Il deserto ci spoglia di ogni superfluo, ci invita all’essenziale e purifica i nostri desideri, così che, come passati ad un setaccio, rimangano solo quelli veramente rilevanti per la nostra vita, quelli che ci fanno crescere e maturare come persone, che ci valorizzano e ci fanno fiorire, nel corpo e nello spirito. Come un’oasi nel deserto.

Ecco perché, ancora oggi, la Quaresima è attuale.

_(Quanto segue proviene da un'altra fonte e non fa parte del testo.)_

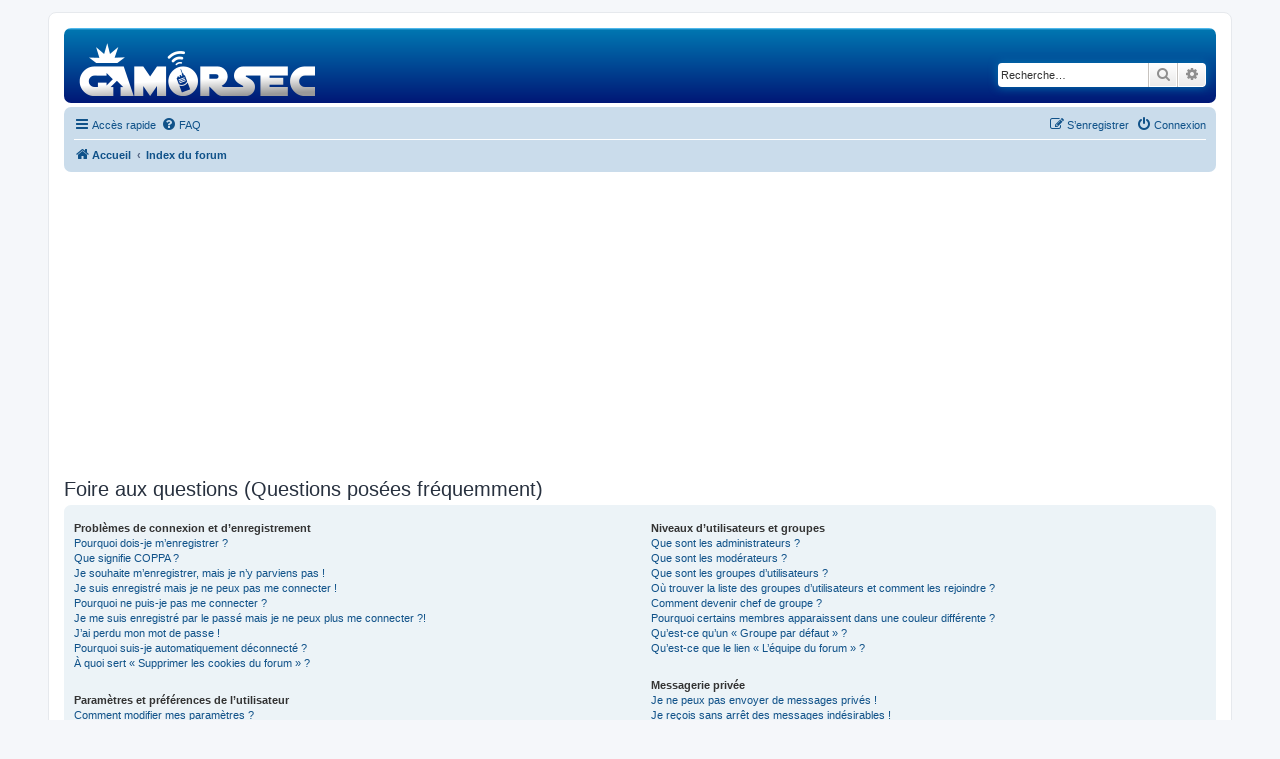

--- FILE ---
content_type: text/html; charset=utf-8
request_url: https://www.google.com/recaptcha/api2/aframe
body_size: 267
content:
<!DOCTYPE HTML><html><head><meta http-equiv="content-type" content="text/html; charset=UTF-8"></head><body><script nonce="4-tzsnNPQdHpkAXqyglBIA">/** Anti-fraud and anti-abuse applications only. See google.com/recaptcha */ try{var clients={'sodar':'https://pagead2.googlesyndication.com/pagead/sodar?'};window.addEventListener("message",function(a){try{if(a.source===window.parent){var b=JSON.parse(a.data);var c=clients[b['id']];if(c){var d=document.createElement('img');d.src=c+b['params']+'&rc='+(localStorage.getItem("rc::a")?sessionStorage.getItem("rc::b"):"");window.document.body.appendChild(d);sessionStorage.setItem("rc::e",parseInt(sessionStorage.getItem("rc::e")||0)+1);localStorage.setItem("rc::h",'1766119894639');}}}catch(b){}});window.parent.postMessage("_grecaptcha_ready", "*");}catch(b){}</script></body></html>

Perché «certa specie di demoni si scaccia solo con la preghiera e col digiuno» (Mt 17,21). È importante legare questi due aspetti della spiritualità cristiana, per non rischiare di scivolare in una retorica dualista, che ben poco ha di cattolico. Il digiuno è – da sempre – legato alla festa che segue: in un certo senso, la festa, di cui il digiuno è preparazione, è presente proprio come attesa e tensione profonda di anima e corpo. Il digiuno (applicato con ragionevolezza, non fine a se stesso e congiunto alla preghiera) può diventare allora scuola di libertà.

Libertà dai cliché. Dalle abitudini feriali (comprese quelle alimentari). Libertà dal farmi dettare dagli altri cosa fare. Libertà dal giudizio altrui e dal mio, per pormi – unicamente – sotto l’occhio di Dio, che, guardandomi con l’amore più vero ed autentico, è l’Unico a conoscermi davvero, in ogni mio tratto.

Il deserto suggerisce il ritorno all’essenziale: quell’essenziale che mi mostra il mio vero volto, quello che Dio vuole vedere ed incontrare. Quell’essenziale che apre la strada alla libertà di una coraggiosa autenticità.